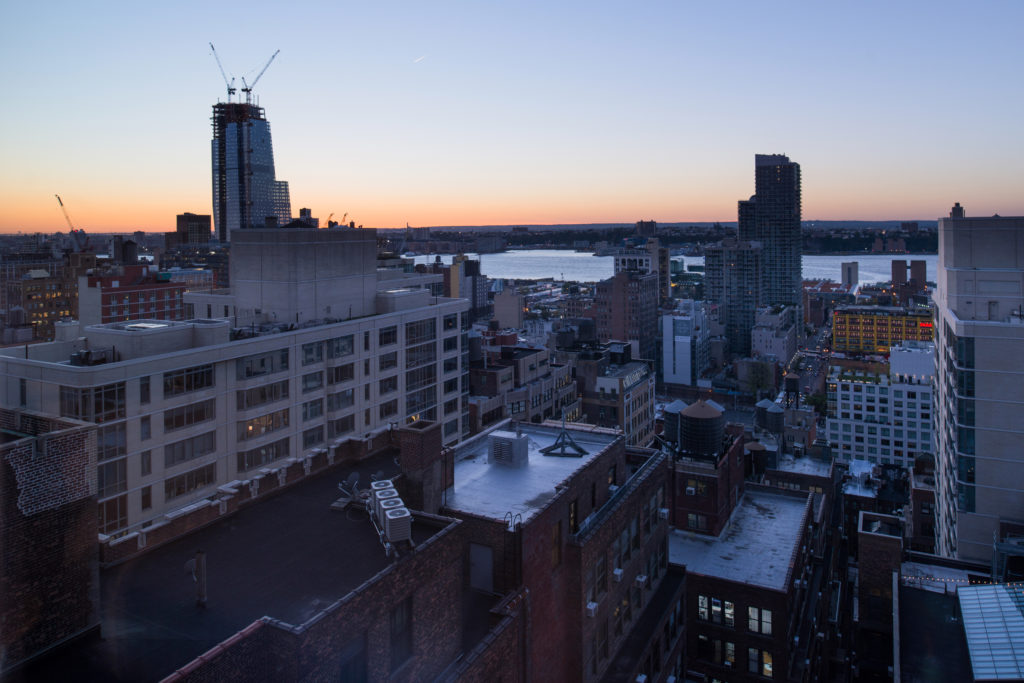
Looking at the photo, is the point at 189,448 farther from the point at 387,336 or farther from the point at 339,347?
the point at 387,336

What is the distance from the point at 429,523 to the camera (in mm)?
9164

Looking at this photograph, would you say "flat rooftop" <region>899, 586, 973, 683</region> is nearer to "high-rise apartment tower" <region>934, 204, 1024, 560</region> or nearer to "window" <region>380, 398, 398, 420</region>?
"high-rise apartment tower" <region>934, 204, 1024, 560</region>

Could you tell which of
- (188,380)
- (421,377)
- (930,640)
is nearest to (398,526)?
Answer: (188,380)

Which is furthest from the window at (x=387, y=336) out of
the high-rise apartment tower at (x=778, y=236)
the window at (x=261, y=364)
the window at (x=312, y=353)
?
the high-rise apartment tower at (x=778, y=236)

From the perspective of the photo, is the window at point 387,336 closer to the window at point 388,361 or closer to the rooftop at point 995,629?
the window at point 388,361

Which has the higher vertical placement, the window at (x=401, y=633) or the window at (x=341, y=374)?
the window at (x=341, y=374)

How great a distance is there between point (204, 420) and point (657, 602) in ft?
42.0

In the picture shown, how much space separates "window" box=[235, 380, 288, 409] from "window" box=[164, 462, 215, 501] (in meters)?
2.03

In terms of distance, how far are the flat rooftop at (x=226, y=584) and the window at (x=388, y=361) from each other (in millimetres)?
16631

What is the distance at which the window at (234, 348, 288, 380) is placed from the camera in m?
21.2

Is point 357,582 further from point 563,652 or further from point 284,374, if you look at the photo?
point 284,374

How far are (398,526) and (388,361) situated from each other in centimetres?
1937

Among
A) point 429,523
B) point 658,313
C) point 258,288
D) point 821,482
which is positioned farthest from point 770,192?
point 429,523

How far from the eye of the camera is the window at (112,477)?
685 inches
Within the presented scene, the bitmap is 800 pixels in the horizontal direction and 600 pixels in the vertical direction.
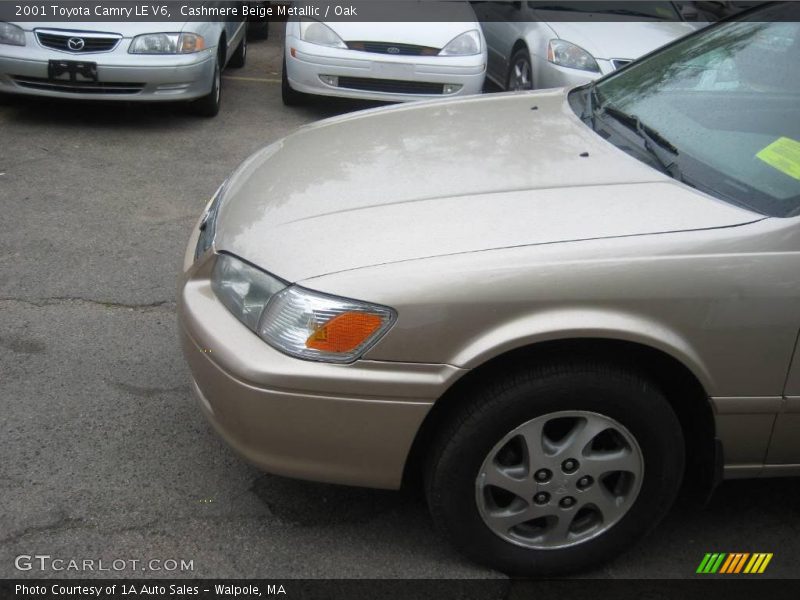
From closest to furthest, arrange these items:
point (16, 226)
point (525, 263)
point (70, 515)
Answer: point (525, 263), point (70, 515), point (16, 226)

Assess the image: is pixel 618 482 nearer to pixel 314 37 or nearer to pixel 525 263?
pixel 525 263

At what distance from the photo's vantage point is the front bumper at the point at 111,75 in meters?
6.85

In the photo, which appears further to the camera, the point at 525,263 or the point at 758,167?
the point at 758,167

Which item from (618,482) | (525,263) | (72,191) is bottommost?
(72,191)

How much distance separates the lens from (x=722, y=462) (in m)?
2.71

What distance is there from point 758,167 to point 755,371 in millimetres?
652

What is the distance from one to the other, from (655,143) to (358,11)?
5191 mm

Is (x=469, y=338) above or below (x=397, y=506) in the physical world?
above

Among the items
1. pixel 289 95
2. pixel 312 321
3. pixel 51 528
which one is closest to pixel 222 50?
pixel 289 95

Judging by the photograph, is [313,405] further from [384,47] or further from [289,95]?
[289,95]

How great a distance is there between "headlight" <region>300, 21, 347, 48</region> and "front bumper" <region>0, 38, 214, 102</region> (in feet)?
3.06

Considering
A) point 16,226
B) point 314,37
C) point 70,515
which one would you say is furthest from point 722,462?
point 314,37

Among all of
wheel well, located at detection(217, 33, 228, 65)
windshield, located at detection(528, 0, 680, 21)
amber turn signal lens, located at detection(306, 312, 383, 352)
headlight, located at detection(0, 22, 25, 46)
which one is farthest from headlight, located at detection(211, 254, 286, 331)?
windshield, located at detection(528, 0, 680, 21)

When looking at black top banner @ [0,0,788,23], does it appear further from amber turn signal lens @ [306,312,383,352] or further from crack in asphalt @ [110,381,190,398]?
amber turn signal lens @ [306,312,383,352]
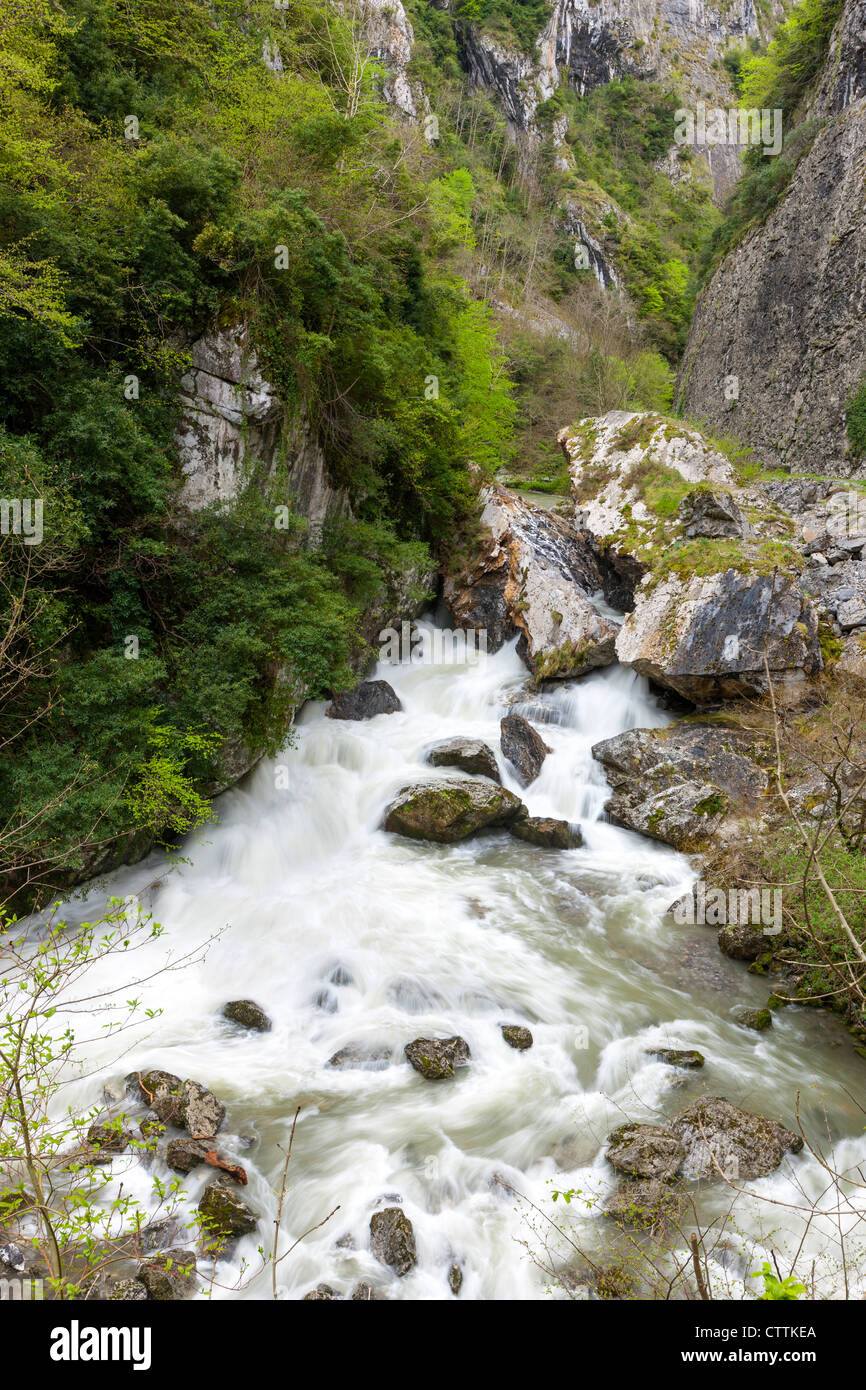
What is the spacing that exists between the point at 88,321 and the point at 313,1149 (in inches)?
366

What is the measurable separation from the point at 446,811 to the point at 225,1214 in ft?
20.7

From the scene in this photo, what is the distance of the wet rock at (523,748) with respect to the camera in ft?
40.3

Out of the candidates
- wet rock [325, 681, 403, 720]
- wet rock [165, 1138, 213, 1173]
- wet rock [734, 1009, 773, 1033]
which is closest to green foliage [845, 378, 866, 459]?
wet rock [325, 681, 403, 720]

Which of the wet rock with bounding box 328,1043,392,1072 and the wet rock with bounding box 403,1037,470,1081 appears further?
the wet rock with bounding box 328,1043,392,1072

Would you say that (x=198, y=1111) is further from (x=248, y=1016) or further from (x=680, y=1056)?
(x=680, y=1056)

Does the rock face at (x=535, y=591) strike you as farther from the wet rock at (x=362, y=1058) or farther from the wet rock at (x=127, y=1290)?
the wet rock at (x=127, y=1290)

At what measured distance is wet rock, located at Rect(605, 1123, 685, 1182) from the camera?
18.4 feet

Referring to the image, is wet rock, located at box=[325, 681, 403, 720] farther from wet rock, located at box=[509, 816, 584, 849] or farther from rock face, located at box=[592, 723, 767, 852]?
rock face, located at box=[592, 723, 767, 852]

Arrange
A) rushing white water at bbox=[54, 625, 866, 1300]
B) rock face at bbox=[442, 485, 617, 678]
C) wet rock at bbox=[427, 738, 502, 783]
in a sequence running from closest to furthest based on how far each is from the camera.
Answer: rushing white water at bbox=[54, 625, 866, 1300], wet rock at bbox=[427, 738, 502, 783], rock face at bbox=[442, 485, 617, 678]

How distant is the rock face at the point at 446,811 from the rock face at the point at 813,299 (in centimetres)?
1432

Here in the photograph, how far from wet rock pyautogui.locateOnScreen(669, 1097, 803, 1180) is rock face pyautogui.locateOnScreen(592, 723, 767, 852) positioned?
4859 millimetres

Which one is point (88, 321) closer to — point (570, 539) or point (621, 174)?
point (570, 539)

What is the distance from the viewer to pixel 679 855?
35.2ft
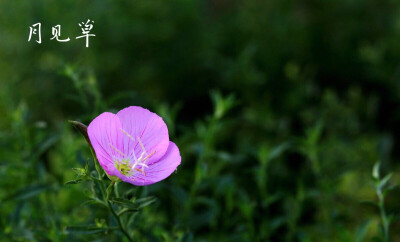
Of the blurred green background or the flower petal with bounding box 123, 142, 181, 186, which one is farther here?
the blurred green background

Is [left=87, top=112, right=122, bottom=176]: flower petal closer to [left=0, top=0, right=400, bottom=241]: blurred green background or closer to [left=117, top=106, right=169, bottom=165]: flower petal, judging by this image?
[left=117, top=106, right=169, bottom=165]: flower petal

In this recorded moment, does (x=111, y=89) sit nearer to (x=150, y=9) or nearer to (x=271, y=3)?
(x=150, y=9)

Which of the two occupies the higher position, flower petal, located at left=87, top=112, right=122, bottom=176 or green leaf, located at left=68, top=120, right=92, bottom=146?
green leaf, located at left=68, top=120, right=92, bottom=146

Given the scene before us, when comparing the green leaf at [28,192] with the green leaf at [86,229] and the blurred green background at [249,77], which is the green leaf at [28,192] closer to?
the green leaf at [86,229]

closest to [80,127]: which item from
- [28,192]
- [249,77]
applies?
[28,192]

######

(Exercise details):
Repeat the full listing above exactly, with no pictures in the copy.

(Answer):
Looking at the photo, is the point at 189,448 farther from the point at 387,336 or farther from the point at 339,347?
the point at 387,336

What is the distance from the point at 429,523 to the camera (in mm)?
9164

Looking at this photograph, would you say "flat rooftop" <region>899, 586, 973, 683</region> is nearer to "high-rise apartment tower" <region>934, 204, 1024, 560</region> or nearer to "window" <region>380, 398, 398, 420</region>?
"high-rise apartment tower" <region>934, 204, 1024, 560</region>

Could you tell which of
- (188,380)
- (421,377)
- (930,640)
is nearest to (398,526)?
Answer: (188,380)

Which is furthest from the window at (x=387, y=336) out of
the high-rise apartment tower at (x=778, y=236)
the window at (x=261, y=364)
the window at (x=312, y=353)
?
the high-rise apartment tower at (x=778, y=236)

From the perspective of the photo, is the window at point 387,336 closer to the window at point 388,361 or closer to the rooftop at point 995,629?
the window at point 388,361

Which has the higher vertical placement, the window at (x=401, y=633) or the window at (x=341, y=374)?
the window at (x=341, y=374)

How great a distance is there between point (204, 420) and point (657, 602) in ft?
42.0

In the picture shown, how much space separates "window" box=[235, 380, 288, 409] from "window" box=[164, 462, 215, 501] (in meters)?
2.03

In terms of distance, how far are the flat rooftop at (x=226, y=584) and the window at (x=388, y=361) from each other (in millimetres)?
16631

What is the distance at which the window at (234, 348, 288, 380) is placed from the camera in m?
21.2

Is point 357,582 further from point 563,652 or further from point 284,374, if you look at the photo?
point 284,374

How far are (398,526) and (388,361) situated from each other in centimetres?
1937

Among
A) point 429,523
B) point 658,313
C) point 258,288
D) point 821,482
which is positioned farthest from point 770,192?
point 429,523

How far from the eye of the camera is the window at (112,477)?
685 inches
Within the presented scene, the bitmap is 800 pixels in the horizontal direction and 600 pixels in the vertical direction.
From closest to furthest, arrange these items:
point (16, 226)
point (525, 263)
point (70, 515)
Answer: point (525, 263), point (70, 515), point (16, 226)

Assess the image: is pixel 618 482 nearer to pixel 314 37 or nearer to pixel 525 263?
pixel 525 263

At what distance from the photo's vantage point is the front bumper at the point at 111,75 in meters?
6.85

In the photo, which appears further to the camera, the point at 525,263 or the point at 758,167?
the point at 758,167

Which item from (618,482) | (525,263) | (72,191) is bottommost?
(72,191)

How much distance separates the lens from (x=722, y=462) (in m)?
2.71

What distance is there from point 758,167 to point 755,371 in millimetres?
652

What is the distance from one to the other, from (655,143) to (358,11)?
5191 mm

Is (x=469, y=338) above or below (x=397, y=506) in the physical world?
above

Among the items
1. pixel 289 95
2. pixel 312 321
3. pixel 51 528
which one is closest to pixel 222 50?
pixel 289 95

Judging by the photograph, is [313,405] further from [384,47] or further from [289,95]?
[289,95]

How great a distance is there between "headlight" <region>300, 21, 347, 48</region> and "front bumper" <region>0, 38, 214, 102</region> (in feet)?
3.06

Considering
A) point 16,226
B) point 314,37
C) point 70,515
which one would you say is furthest from point 722,462?
point 314,37

Among all of
wheel well, located at detection(217, 33, 228, 65)
windshield, located at detection(528, 0, 680, 21)
amber turn signal lens, located at detection(306, 312, 383, 352)
headlight, located at detection(0, 22, 25, 46)
which one is farthest from headlight, located at detection(211, 254, 286, 331)?
windshield, located at detection(528, 0, 680, 21)

When looking at black top banner @ [0,0,788,23], does it appear further from amber turn signal lens @ [306,312,383,352] or further from crack in asphalt @ [110,381,190,398]?
amber turn signal lens @ [306,312,383,352]
What is the spacing that exists between the point at 88,321 and the point at 313,1149 (in inches)?
366

What is the measurable separation from the point at 446,811 to the point at 225,1214 in ft?
20.7

From the scene in this photo, what is the distance of the wet rock at (523,748) with respect to the camera in ft?
40.3

Out of the candidates
- wet rock [325, 681, 403, 720]
- wet rock [165, 1138, 213, 1173]
- wet rock [734, 1009, 773, 1033]
which is closest to green foliage [845, 378, 866, 459]?
wet rock [325, 681, 403, 720]

Which of the wet rock with bounding box 328,1043,392,1072 and the wet rock with bounding box 403,1037,470,1081 appears further?
the wet rock with bounding box 328,1043,392,1072

Would you say that (x=198, y=1111) is further from (x=248, y=1016) or further from (x=680, y=1056)?
(x=680, y=1056)

Does the rock face at (x=535, y=591) strike you as farther from the wet rock at (x=362, y=1058) or farther from the wet rock at (x=127, y=1290)?
the wet rock at (x=127, y=1290)

At what measured distance is wet rock, located at Rect(605, 1123, 685, 1182) from the camera?
18.4 feet

Referring to the image, is wet rock, located at box=[325, 681, 403, 720] farther from wet rock, located at box=[509, 816, 584, 849] or farther from rock face, located at box=[592, 723, 767, 852]?
rock face, located at box=[592, 723, 767, 852]

Arrange
A) rushing white water at bbox=[54, 625, 866, 1300]
B) rock face at bbox=[442, 485, 617, 678]
C) wet rock at bbox=[427, 738, 502, 783]
in a sequence running from closest to furthest based on how far each is from the camera.
Answer: rushing white water at bbox=[54, 625, 866, 1300], wet rock at bbox=[427, 738, 502, 783], rock face at bbox=[442, 485, 617, 678]

How distant is the rock face at the point at 446,811 from the rock face at the point at 813,299 (in centimetres)?
1432

Here in the photograph, how far from wet rock pyautogui.locateOnScreen(669, 1097, 803, 1180) is rock face pyautogui.locateOnScreen(592, 723, 767, 852) positioned?
4859 millimetres

Which one is point (88, 321) closer to — point (570, 539) or point (621, 174)?
point (570, 539)

What is the distance from the viewer to pixel 679 855?
35.2ft
Of the blurred green background or the flower petal with bounding box 123, 142, 181, 186, which one is farther here?
the blurred green background

Is [left=87, top=112, right=122, bottom=176]: flower petal closer to [left=0, top=0, right=400, bottom=241]: blurred green background or closer to [left=117, top=106, right=169, bottom=165]: flower petal, judging by this image?
[left=117, top=106, right=169, bottom=165]: flower petal

In this recorded moment, does (x=111, y=89) sit nearer to (x=150, y=9) or nearer to (x=271, y=3)?
(x=150, y=9)

Which of the two occupies the higher position, flower petal, located at left=87, top=112, right=122, bottom=176 or green leaf, located at left=68, top=120, right=92, bottom=146?
green leaf, located at left=68, top=120, right=92, bottom=146

Given the scene before us, when comparing the green leaf at [28,192] with the green leaf at [86,229] and the blurred green background at [249,77], which is the green leaf at [28,192] closer to?
the green leaf at [86,229]

closest to [80,127]: which item from
- [28,192]
- [249,77]
applies?
[28,192]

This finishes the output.